(Questions about pictured scenes)
····················

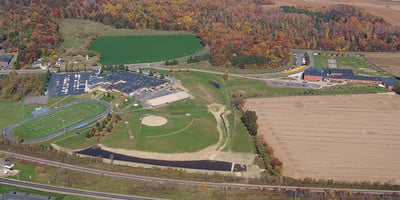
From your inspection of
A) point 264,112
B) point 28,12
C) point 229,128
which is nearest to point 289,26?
point 264,112

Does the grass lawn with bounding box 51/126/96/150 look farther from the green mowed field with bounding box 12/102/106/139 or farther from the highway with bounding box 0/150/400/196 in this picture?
Answer: the highway with bounding box 0/150/400/196

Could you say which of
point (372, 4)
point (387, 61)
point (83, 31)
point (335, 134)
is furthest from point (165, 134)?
point (372, 4)

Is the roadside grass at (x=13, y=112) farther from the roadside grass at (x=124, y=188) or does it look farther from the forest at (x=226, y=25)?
the forest at (x=226, y=25)

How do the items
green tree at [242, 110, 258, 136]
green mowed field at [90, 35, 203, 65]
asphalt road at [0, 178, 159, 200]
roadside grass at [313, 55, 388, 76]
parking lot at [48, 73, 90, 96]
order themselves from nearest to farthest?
asphalt road at [0, 178, 159, 200], green tree at [242, 110, 258, 136], parking lot at [48, 73, 90, 96], roadside grass at [313, 55, 388, 76], green mowed field at [90, 35, 203, 65]

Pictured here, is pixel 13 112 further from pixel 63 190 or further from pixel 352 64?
pixel 352 64

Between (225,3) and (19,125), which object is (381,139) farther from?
(225,3)

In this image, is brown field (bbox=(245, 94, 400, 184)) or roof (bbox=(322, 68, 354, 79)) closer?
brown field (bbox=(245, 94, 400, 184))

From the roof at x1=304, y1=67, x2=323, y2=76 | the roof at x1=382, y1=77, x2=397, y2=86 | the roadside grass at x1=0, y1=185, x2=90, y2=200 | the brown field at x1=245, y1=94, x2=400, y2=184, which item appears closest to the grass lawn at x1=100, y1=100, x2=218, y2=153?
the brown field at x1=245, y1=94, x2=400, y2=184
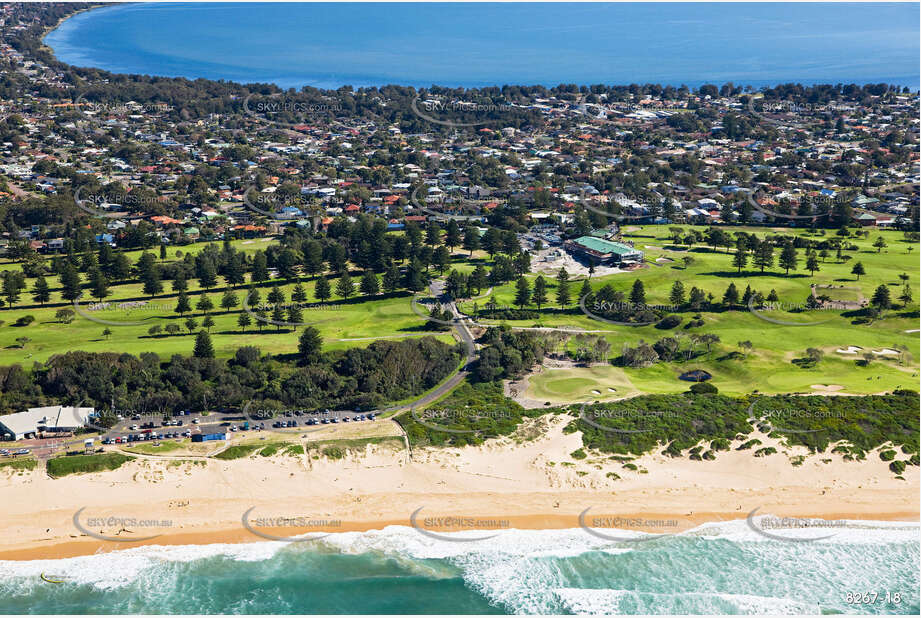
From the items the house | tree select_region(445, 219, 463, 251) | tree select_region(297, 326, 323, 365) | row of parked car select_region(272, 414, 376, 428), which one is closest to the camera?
the house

····················

TO DO
Copy every entry word for word, but omit the pictures.

OUTPUT FOR THIS TASK
From your inspection of
A) point 264,112
B) point 28,12
C) point 229,128
which is nearest to point 289,26?
point 264,112

Does the grass lawn with bounding box 51/126/96/150 look farther from the green mowed field with bounding box 12/102/106/139 or farther from the highway with bounding box 0/150/400/196 in this picture?
Answer: the highway with bounding box 0/150/400/196

Could you say which of
point (372, 4)
point (387, 61)
point (83, 31)
point (335, 134)
is furthest from point (165, 134)?
point (372, 4)

Is the roadside grass at (x=13, y=112) farther from the roadside grass at (x=124, y=188) or does it look farther from the forest at (x=226, y=25)?
the forest at (x=226, y=25)

How do the items
green tree at [242, 110, 258, 136]
green mowed field at [90, 35, 203, 65]
asphalt road at [0, 178, 159, 200]
roadside grass at [313, 55, 388, 76]
parking lot at [48, 73, 90, 96]
order themselves from nearest to farthest?
asphalt road at [0, 178, 159, 200], green tree at [242, 110, 258, 136], parking lot at [48, 73, 90, 96], roadside grass at [313, 55, 388, 76], green mowed field at [90, 35, 203, 65]

Pictured here, is pixel 13 112 further from pixel 63 190 or further from pixel 352 64?
pixel 352 64

Between (225,3) and (19,125), which object is (381,139) farther from?
(225,3)

In this image, is brown field (bbox=(245, 94, 400, 184)) or roof (bbox=(322, 68, 354, 79)) closer?
brown field (bbox=(245, 94, 400, 184))

From the roof at x1=304, y1=67, x2=323, y2=76 | the roof at x1=382, y1=77, x2=397, y2=86 | the roadside grass at x1=0, y1=185, x2=90, y2=200 | the brown field at x1=245, y1=94, x2=400, y2=184, which item appears closest to the grass lawn at x1=100, y1=100, x2=218, y2=153?
the brown field at x1=245, y1=94, x2=400, y2=184
From the items the house | tree select_region(445, 219, 463, 251) | tree select_region(297, 326, 323, 365) | row of parked car select_region(272, 414, 376, 428), which one is closest to the camera?
the house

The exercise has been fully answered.